Ah, what fun it must be to own a Porsche, which, by extension would be your admission ticket to the world of fellow Porsche lovers. Their cars are the common denominator for this global look at 22 people, some world-famous, some known mainly in sporting circles, some known only to their cars.
All are colorful in some way, and if the variety of people here proves one thing, it is that enthusiasm for the marque transcends everything. The cars span the whole product palette—old, new, road, race—and range from showroom-stock to overlooked auction find to one of a kind exotica such the 908 camera car from the movie Le Mans.

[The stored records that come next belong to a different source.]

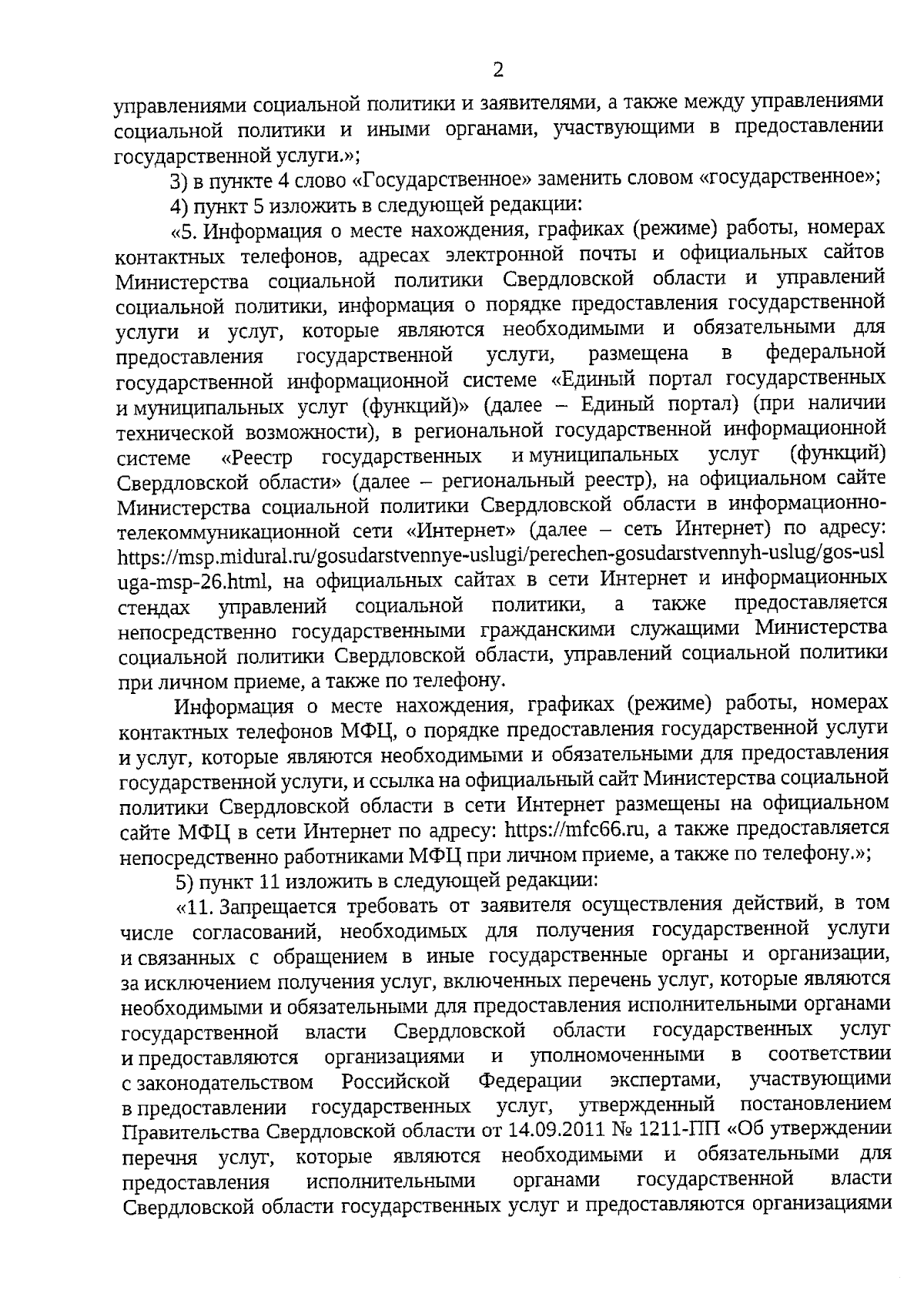 2

управлениями социальной политики и заявителями, а также между управлениями социальной политики и иными органами, участвующими в предоставлении государственной услуги.»;

3) в пункте 4 слово «Государственное» заменить словом «государственное»;

4) пункт 5 изложить в следующей редакции:

«5. Информация о месте нахождения, графиках (режиме) работы, номерах контактных телефонов, адресах электронной почты и официальных сайтов Министерства социальной политики Свердловской области и управлений социальной политики, информация о порядке предоставления государственной услуги и услуг, которые являются необходимыми и обязательными для предоставления государственной услуги, размещена в федеральной государственной информационной системе «Единый портал государственных и муниципальных услуг (функций)» (далее – Единый портал) (при наличии технической возможности), в региональной государственной информационной системе «Реестр государственных и муниципальных услуг (функций) Свердловской области» (далее – региональный реестр), на официальном сайте Министерства социальной политики Свердловской области в информационно-телекоммуникационной сети «Интернет» (далее – сеть Интернет) по адресу: https://msp.midural.ru/gosudarstvennye-uslugi/perechen-gosudarstvennyh-uslug/gos-usluga-msp-26.html, на официальных сайтах в сети Интернет и информационных стендах управлений социальной политики, а также предоставляется непосредственно государственными гражданскими служащими Министерства социальной политики Свердловской области, управлений социальной политики при личном приеме, а также по телефону.

Информация о месте нахождения, графиках (режиме) работы, номерах контактных телефонов МФЦ, о порядке предоставления государственной услуги и услуг, которые являются необходимыми и обязательными для предоставления государственной услуги, и ссылка на официальный сайт Министерства социальной политики Свердловской области в сети Интернет размещены на официальном сайте МФЦ в сети Интернет по адресу: https://mfc66.ru, а также предоставляется непосредственно работниками МФЦ при личном приеме, а также по телефону.»;

5) пункт 11 изложить в следующей редакции:

«11. Запрещается требовать от заявителя осуществления действий, в том числе согласований, необходимых для получения государственной услуги и связанных с обращением в иные государственные органы и организации, за исключением получения услуг, включенных перечень услуг, которые являются необходимыми и обязательными для предоставления исполнительными органами государственной власти Свердловской области государственных услуг и предоставляются организациями и уполномоченными в соответствии с законодательством Российской Федерации экспертами, участвующими в предоставлении государственных услуг, утвержденный постановлением Правительства Свердловской области от 14.09.2011 № 1211-ПП «Об утверждении перечня услуг, которые являются необходимыми и обязательными для предоставления исполнительными органами государственной власти Свердловской области государственных услуг и предоставляются организациями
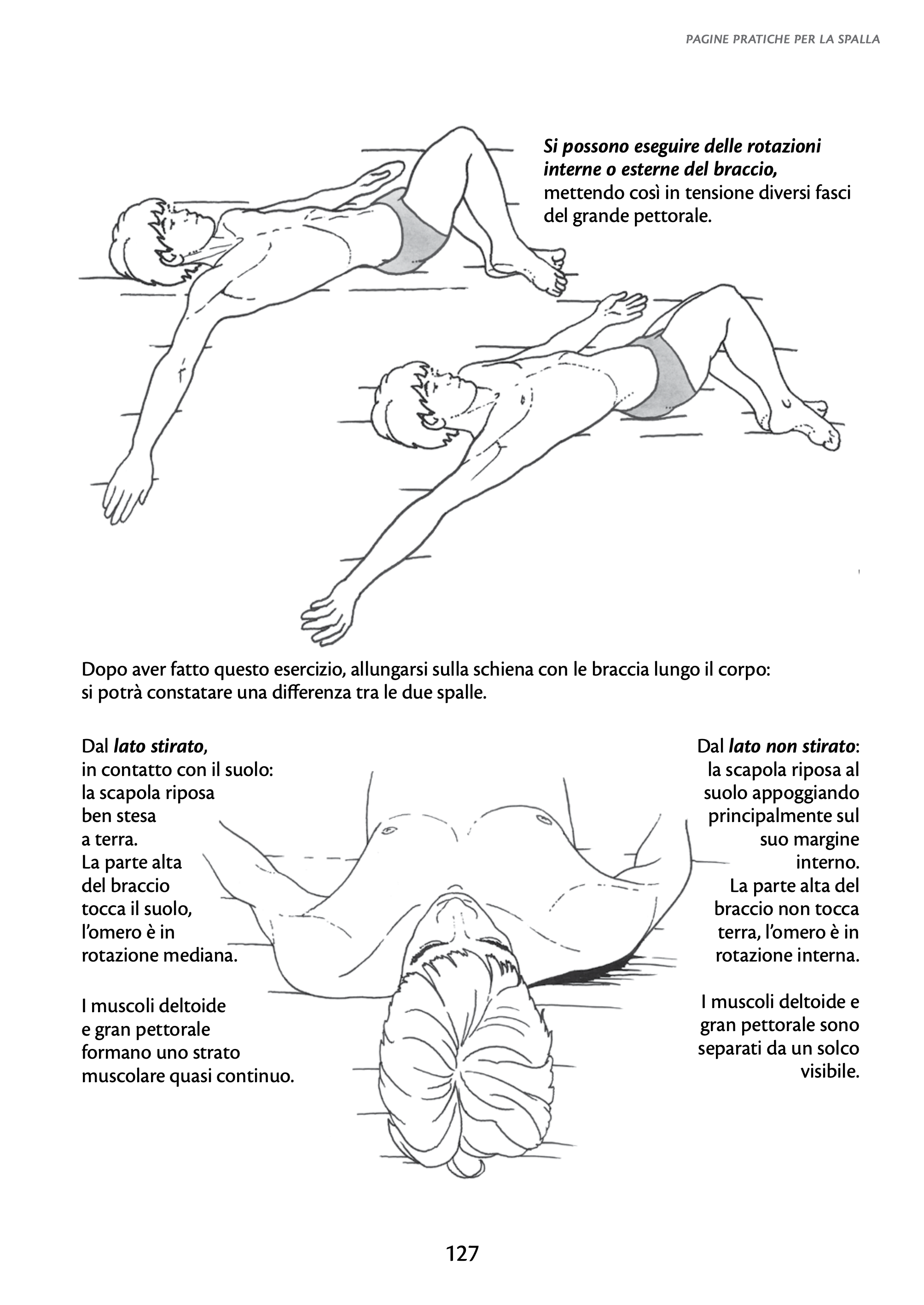 PAGINE PRATICHE PER LA SPALLA

Si possono eseguire delle rotazioni interne o esterne del braccio, mettendo così in tensione diversi fasci del grande pettorale.

Dopo aver fatto questo esercizio, allungarsi sulla schiena con le braccia lungo il corpo: si potrà constatare una differenza tra le due spalle.

Dal lato stirato, in contatto con il suolo: la scapola riposa ben stesa a terra. La parte alta del braccio tocca il suolo, l'omero è in rotazione mediana.

I muscoli deltoide e gran pettorale formano uno strato muscolare quasi continuo.

Dal lato non stirato: la scapola riposa al suolo appoggiando principalmente sul suo margine interno. La parte alta del braccio non tocca terra, l'omero è in rotazione interna.

I muscoli deltoide e gran pettorale sono separati da un solco visibile.

127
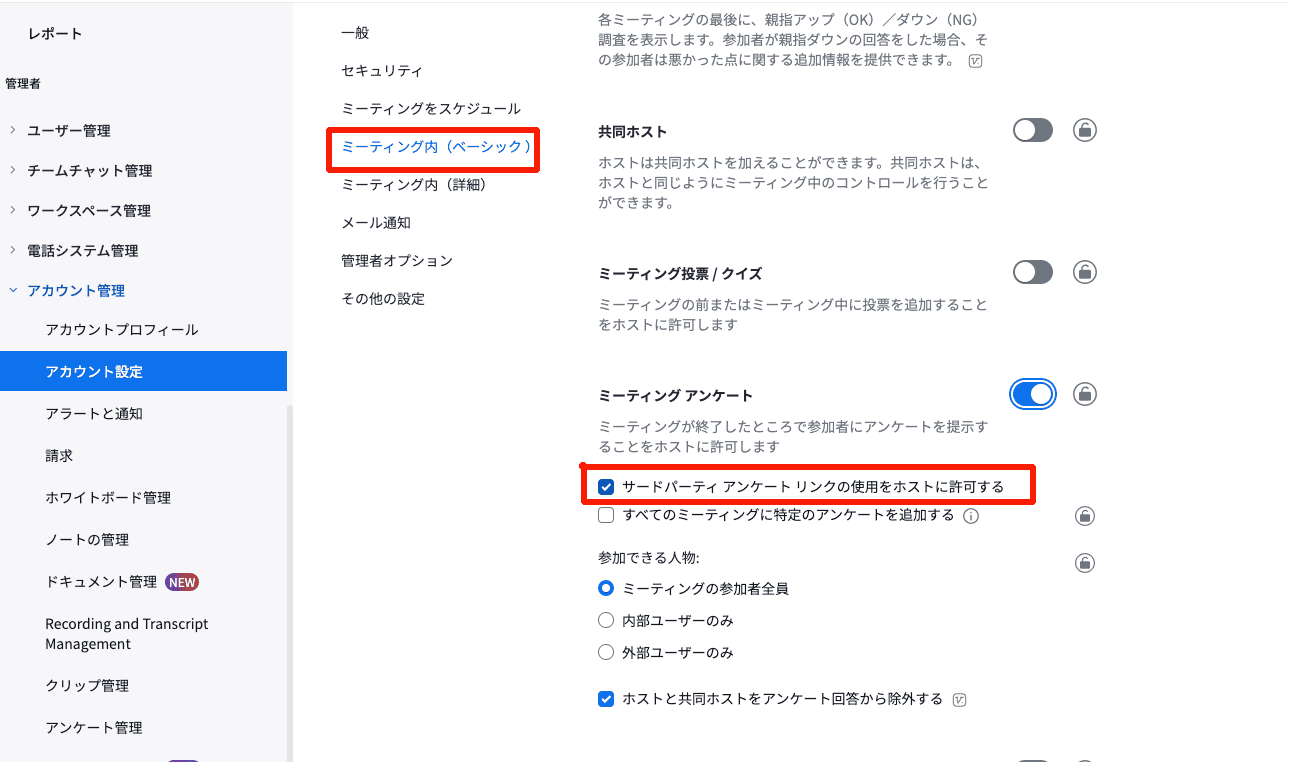 レポート

管理者

ユーザー管理

チームチャット管理

ワークスペース管理

電話システム管理

アカウント管理

アカウントプロフィール

アカウント設定

アラートと通知

請求

ホワイトボード管理

ノートの管理

ドキュメント管理 NEW

Recording and Transcript Management

クリップ管理

アンケート管理

一般

セキュリティ

ミーティングをスケジュール

ミーティング内（ベーシック）

ミーティング内（詳細）

メール通知

管理者オプション

その他の設定

各ミーティングの最後に、親指アップ（OK）／ダウン（NG）調査を表示します。参加者が親指ダウンの回答をした場合、その参加者は悪かった点に関する追加情報を提供できます。

共同ホスト

ホストは共同ホストを加えることができます。共同ホストは、ホストと同じようにミーティング中のコントロールを行うことができます。

ミーティング投票 / クイズ

ミーティングの前またはミーティング中に投票を追加することをホストに許可します

ミーティング アンケート

ミーティングが終了したところで参加者にアンケートを提示することをホストに許可します

サードパーティ アンケート リンクの使用をホストに許可する

すべてのミーティングに特定のアンケートを追加する

参加できる人物:

ミーティングの参加者全員

内部ユーザーのみ

外部ユーザーのみ

ホストと共同ホストをアンケート回答から除外する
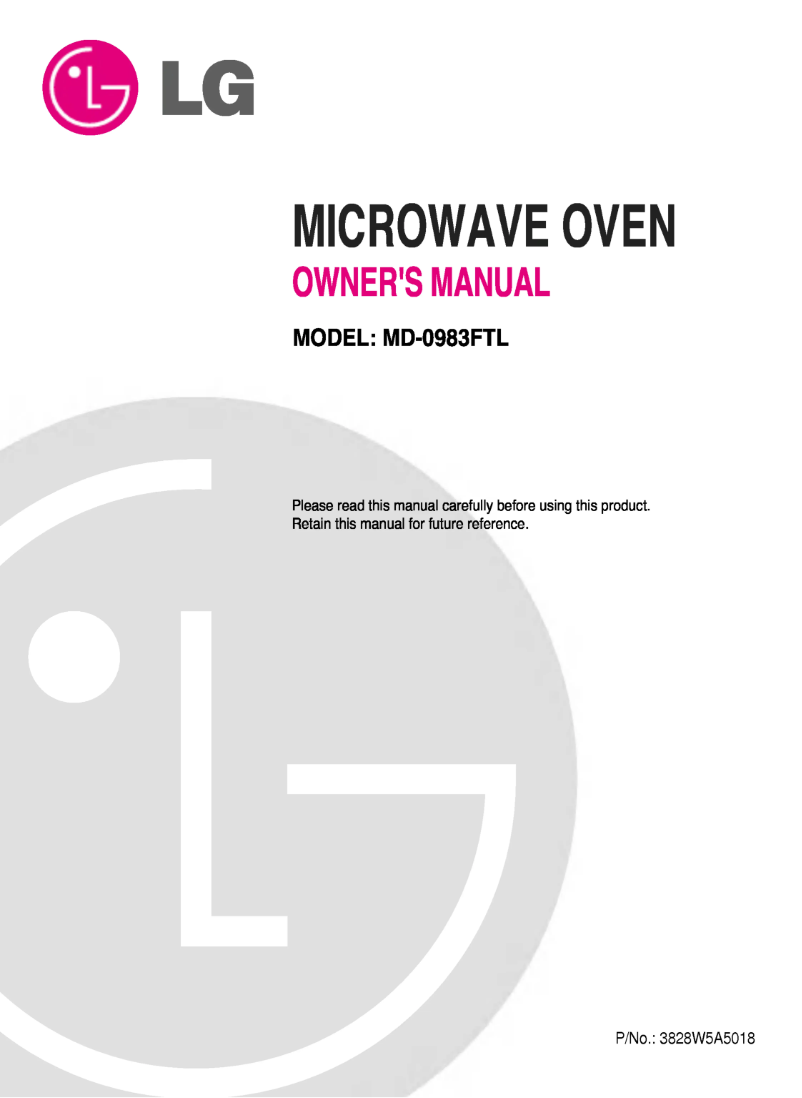 LG

MICROWAVE OVEN

OWNER'S MANUAL

MODEL: MD-0983FTL

Please read this manual carefully before using this product. Retain this manual for future reference.

P/No.: 3828W5A5018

Published in a German edition and an English one, the book would probably be interesting even without the Porsche angle because you get to see what makes car people tick. There’s the rock musician who doesn’t park her two Porsches by side because “they don’t like one another.” One is a 944, the other a 911 so you’ll appreciate that she’s sensitive to the “class struggle.” And who would have thunk that the fellow who designed the Bugatti Chiron pines more for the 911 that he has stripped down and built back up more than once?
If you follow motorsports at all you recognize the orange-colored Jägermeister cars, and not just for the most recognizable liveries in racing. There’s a look at Jay Leno in his Big Dog Garage (well, one of them—he has several airport hangars full of stuff), Magnus Walker of Urban Outlaw fame, an American tennis pro, a German lederhosen maker, a French chandelier restorer, and more and more and more. The fellow on the cover? That’s works racing driver Patrick Long. And that t-shirt he’s wearing? Porsche peeps of the air-cooled school of thought know Luftgekühlt as the ultimate bucket-list event for their kind.
These profiles are interspersed by four essays that have a somewhat contrived philosophical bend and really explain nothing but someone at the publisher’s probably thought that without them the book would be just be a navel-gazing exercise. It may be, but it’s still fun, and at a mere $90, cheap for a properly well-made high-quality book by a publisher that has added so much to the Porsche lifestyle literature.
Besides, you can take comfort in the fact that the editors of Porsche magazines Christophorus and Porsche Klassik had a hand in this book so you know that while it is bound to be “on message” it is also plain good reportage.